Tonha morreu. Sim, há poucos dias. Lavou roupa durante muito tempo lá em casa. Não foi uma morte trágica nem dolorosa. Há dias que ela esperava - com a boca cheia de riso - a culminância da falência múltipla de seus órgãos. Mas não foi sequer uma espera angustiante. Antes de tudo, além de ter consciência de sua desgraça, ela parecia olhar nos olhos das pessoas com muito vigor, e um vigor que crescia cada dia a mais. Fiquei ponderando sobre a força e aceitação de sua própria morte. Nunca se mal disse, nem tampouco se lamuriou. Expirou no meio da tarde do dia de finados. Dia bom de morrer, bem simbólico, penso. Afinal, também não sei se existe um dia bom pra se morrer? Acredito que o dia bom pra se morrer deve ser quando a gente se sentir à vontade pra se retirar do plano terrestre.

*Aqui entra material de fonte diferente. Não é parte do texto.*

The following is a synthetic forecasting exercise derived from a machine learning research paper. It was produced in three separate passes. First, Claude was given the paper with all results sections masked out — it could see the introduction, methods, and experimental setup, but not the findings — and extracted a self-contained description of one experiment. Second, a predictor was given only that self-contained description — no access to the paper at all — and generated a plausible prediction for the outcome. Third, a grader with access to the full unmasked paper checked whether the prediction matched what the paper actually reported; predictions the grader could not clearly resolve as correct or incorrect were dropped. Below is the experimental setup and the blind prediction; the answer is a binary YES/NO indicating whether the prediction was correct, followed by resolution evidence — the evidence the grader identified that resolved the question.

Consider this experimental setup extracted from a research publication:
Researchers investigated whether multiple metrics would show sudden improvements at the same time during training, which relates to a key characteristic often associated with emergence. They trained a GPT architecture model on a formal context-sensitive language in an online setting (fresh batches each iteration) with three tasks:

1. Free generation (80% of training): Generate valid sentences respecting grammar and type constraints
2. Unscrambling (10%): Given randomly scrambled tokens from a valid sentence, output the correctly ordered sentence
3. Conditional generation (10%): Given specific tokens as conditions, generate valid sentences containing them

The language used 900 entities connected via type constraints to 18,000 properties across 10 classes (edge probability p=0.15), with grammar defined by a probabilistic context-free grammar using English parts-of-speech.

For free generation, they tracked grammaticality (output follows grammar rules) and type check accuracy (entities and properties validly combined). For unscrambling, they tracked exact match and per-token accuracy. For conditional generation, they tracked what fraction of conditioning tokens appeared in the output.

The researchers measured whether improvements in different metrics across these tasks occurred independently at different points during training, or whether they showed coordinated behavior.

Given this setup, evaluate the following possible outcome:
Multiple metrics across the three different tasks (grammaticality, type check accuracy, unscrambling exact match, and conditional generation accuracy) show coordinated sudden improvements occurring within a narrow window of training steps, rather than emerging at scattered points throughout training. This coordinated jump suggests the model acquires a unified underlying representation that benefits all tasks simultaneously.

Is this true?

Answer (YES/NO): NO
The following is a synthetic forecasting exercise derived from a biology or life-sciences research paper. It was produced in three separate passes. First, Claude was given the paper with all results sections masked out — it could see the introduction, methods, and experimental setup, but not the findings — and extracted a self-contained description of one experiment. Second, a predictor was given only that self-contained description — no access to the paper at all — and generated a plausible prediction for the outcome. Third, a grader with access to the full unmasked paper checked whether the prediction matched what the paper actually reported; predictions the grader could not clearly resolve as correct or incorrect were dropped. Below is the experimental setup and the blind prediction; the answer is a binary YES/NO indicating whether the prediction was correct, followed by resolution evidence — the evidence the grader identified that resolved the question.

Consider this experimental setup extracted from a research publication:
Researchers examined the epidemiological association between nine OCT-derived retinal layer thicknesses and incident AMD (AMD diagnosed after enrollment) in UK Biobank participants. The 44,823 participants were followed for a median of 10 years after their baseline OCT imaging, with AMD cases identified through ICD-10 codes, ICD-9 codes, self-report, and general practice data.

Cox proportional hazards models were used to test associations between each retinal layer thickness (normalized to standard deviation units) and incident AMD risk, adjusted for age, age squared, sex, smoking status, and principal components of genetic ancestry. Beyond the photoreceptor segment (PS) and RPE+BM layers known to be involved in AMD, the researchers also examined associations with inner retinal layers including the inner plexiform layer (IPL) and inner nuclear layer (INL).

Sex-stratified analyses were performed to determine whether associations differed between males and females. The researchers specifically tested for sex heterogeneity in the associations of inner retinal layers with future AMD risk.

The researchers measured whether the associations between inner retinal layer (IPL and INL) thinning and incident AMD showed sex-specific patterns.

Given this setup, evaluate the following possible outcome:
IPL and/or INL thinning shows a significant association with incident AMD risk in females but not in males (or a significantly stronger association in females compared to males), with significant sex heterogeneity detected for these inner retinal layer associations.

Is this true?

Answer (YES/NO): NO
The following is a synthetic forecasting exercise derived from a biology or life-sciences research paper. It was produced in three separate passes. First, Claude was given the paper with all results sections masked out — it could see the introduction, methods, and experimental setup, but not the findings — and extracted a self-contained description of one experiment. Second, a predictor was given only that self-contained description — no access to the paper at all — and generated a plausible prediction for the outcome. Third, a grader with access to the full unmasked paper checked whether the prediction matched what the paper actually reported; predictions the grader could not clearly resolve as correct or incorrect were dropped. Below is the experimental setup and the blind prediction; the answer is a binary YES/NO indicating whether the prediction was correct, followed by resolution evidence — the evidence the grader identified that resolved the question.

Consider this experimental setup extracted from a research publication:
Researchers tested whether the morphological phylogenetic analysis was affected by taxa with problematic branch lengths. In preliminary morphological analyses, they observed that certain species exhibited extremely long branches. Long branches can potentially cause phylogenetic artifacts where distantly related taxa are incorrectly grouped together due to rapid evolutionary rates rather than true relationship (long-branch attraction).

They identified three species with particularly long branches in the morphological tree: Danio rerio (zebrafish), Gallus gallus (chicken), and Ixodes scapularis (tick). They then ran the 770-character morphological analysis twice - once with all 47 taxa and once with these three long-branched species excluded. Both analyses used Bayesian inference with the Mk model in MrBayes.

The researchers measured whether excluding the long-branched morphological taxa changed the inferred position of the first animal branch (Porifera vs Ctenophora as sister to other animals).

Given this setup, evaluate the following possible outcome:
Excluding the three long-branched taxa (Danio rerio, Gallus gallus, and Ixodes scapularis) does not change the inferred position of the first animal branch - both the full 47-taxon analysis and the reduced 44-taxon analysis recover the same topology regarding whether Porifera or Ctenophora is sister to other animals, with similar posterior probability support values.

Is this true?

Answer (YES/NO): YES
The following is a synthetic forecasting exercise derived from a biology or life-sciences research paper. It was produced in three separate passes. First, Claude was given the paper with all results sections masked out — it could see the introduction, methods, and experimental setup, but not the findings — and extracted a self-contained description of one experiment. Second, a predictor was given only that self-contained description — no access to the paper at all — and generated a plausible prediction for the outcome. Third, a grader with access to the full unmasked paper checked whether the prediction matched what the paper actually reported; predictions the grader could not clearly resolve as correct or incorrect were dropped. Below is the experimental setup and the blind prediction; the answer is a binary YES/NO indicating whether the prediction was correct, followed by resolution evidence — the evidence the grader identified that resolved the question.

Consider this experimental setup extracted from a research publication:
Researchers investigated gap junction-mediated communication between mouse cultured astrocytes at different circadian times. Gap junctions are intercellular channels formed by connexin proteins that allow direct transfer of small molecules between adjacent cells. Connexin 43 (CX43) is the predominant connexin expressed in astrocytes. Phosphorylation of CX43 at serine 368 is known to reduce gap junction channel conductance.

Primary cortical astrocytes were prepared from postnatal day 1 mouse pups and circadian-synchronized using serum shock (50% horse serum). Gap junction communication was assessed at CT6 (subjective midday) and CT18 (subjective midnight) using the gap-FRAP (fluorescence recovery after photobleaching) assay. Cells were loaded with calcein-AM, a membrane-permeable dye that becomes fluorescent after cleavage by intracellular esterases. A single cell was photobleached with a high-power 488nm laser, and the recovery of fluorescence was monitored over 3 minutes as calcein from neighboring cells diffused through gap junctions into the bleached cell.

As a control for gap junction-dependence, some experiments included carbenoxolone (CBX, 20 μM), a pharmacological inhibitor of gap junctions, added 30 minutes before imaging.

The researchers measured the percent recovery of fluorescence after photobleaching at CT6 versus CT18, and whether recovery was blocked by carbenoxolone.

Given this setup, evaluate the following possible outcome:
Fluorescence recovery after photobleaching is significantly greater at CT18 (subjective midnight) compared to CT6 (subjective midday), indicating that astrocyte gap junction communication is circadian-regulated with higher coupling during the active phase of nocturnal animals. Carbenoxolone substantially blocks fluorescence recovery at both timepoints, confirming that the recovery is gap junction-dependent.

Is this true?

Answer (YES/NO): NO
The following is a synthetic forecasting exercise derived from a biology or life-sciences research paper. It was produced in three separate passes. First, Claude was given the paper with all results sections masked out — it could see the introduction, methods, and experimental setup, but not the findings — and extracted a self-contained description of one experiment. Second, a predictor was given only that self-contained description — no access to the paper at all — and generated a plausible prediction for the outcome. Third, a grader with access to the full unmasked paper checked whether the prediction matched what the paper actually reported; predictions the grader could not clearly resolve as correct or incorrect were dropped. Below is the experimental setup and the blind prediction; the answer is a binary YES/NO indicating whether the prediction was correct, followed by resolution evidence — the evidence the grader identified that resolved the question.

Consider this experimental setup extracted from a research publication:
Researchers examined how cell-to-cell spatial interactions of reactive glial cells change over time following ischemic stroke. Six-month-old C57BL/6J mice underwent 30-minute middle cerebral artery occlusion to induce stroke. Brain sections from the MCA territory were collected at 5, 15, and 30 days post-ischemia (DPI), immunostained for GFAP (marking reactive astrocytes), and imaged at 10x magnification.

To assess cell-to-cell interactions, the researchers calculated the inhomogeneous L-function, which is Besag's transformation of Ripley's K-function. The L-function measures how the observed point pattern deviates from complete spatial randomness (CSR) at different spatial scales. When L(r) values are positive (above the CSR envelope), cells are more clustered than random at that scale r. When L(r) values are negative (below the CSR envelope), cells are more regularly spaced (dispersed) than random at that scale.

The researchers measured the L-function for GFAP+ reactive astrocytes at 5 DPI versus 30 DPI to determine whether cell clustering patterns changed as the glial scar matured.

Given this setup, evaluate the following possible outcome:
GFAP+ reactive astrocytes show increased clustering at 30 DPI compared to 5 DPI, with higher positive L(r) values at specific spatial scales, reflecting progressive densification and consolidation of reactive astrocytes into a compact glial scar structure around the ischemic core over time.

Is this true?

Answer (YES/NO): NO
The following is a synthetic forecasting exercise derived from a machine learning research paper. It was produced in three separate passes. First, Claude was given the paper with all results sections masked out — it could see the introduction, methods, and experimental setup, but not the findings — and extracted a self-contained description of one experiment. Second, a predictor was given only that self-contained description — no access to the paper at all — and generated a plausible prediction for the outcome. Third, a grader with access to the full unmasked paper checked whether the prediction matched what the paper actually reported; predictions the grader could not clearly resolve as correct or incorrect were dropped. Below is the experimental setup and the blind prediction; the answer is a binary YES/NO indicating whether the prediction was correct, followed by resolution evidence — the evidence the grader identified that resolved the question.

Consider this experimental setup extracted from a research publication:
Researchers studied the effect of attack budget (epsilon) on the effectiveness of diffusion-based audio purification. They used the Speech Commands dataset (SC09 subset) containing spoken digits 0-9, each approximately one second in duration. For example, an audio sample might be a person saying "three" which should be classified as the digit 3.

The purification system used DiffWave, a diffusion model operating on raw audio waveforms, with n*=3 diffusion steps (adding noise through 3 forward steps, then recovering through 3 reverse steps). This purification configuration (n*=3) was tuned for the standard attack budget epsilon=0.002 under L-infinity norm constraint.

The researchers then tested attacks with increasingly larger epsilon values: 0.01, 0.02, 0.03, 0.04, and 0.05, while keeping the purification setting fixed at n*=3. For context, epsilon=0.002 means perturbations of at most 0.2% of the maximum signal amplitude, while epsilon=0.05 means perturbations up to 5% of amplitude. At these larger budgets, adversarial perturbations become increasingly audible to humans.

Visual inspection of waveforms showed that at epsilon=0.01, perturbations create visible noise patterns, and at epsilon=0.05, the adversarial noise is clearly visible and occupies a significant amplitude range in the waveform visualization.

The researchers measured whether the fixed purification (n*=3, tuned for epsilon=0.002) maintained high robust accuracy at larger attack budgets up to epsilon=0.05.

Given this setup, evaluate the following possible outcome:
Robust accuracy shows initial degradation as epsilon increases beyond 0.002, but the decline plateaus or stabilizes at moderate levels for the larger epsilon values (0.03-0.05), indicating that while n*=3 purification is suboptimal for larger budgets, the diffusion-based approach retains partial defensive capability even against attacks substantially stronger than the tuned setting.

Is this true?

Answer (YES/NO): NO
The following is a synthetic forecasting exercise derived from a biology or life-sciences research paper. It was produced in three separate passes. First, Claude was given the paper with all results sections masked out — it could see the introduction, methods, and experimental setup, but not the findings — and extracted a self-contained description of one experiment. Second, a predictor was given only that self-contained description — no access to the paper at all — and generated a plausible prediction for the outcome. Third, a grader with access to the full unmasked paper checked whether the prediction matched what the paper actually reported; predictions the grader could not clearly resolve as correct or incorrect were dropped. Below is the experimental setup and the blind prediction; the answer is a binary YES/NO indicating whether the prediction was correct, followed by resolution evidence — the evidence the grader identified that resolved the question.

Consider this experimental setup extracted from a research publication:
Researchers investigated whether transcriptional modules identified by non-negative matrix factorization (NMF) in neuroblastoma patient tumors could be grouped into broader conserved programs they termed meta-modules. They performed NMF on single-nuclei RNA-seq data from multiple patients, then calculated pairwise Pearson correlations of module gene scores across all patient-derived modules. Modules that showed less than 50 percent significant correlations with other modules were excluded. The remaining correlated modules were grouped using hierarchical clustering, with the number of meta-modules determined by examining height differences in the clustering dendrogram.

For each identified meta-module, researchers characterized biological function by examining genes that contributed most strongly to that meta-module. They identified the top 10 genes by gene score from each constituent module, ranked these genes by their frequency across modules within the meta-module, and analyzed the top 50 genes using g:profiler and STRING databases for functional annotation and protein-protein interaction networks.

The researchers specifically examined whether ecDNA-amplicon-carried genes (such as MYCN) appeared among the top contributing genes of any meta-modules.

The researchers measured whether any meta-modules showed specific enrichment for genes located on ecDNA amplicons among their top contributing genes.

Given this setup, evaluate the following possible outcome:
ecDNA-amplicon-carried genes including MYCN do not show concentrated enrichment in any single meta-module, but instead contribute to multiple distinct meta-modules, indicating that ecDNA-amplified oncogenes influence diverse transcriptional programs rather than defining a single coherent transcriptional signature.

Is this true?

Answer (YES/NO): NO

Sim, esse deve ser o dia.
Acho que muito dos infortúnios do homem vem de sua ignorância enquanto seu poder de criação. E, como o homem é um ser muito criativo, criou também essa imagem de desgraça que a morte tem. Uma imagem que não abateu Tonha. Ih... e agora? será se ela também vai lavar roupa lá no céu? .(sim, porque tenho certeza que ela deve está no céu). É difícil responder. Primeiro, porque não se sabe se Deus usa roupas ou pratica nudismo, se tem dinheiro pra pagar ou se é um tremendo velhaco, se tem próprias lavadeiras ou se ele mesmo tem máquina de lavar etc. São questões que devem ser pensadas delicadamente.
No entanto, ficam encravadas em minha memória as boas lembranças de Tonha ao ir lá pra casa lavar roupa: vestes rotas, cabelos desembaraçados, andar acelerado, muita empolgação, pessoa sorridente (um sorriso que sempre me brindava com um hálito de cachaça: Pitú). Tonha era daquelas que preferia perder o amigo, mas nunca a piada. Quando eu era criança ela tentava me ensinar a contar umas piadas (coisa que nunca aprendi). Pois, agora espero que ela tenha me ensinado a morrer, me convencendo de que a vida é uma piada que nunca nos faz parar de rir.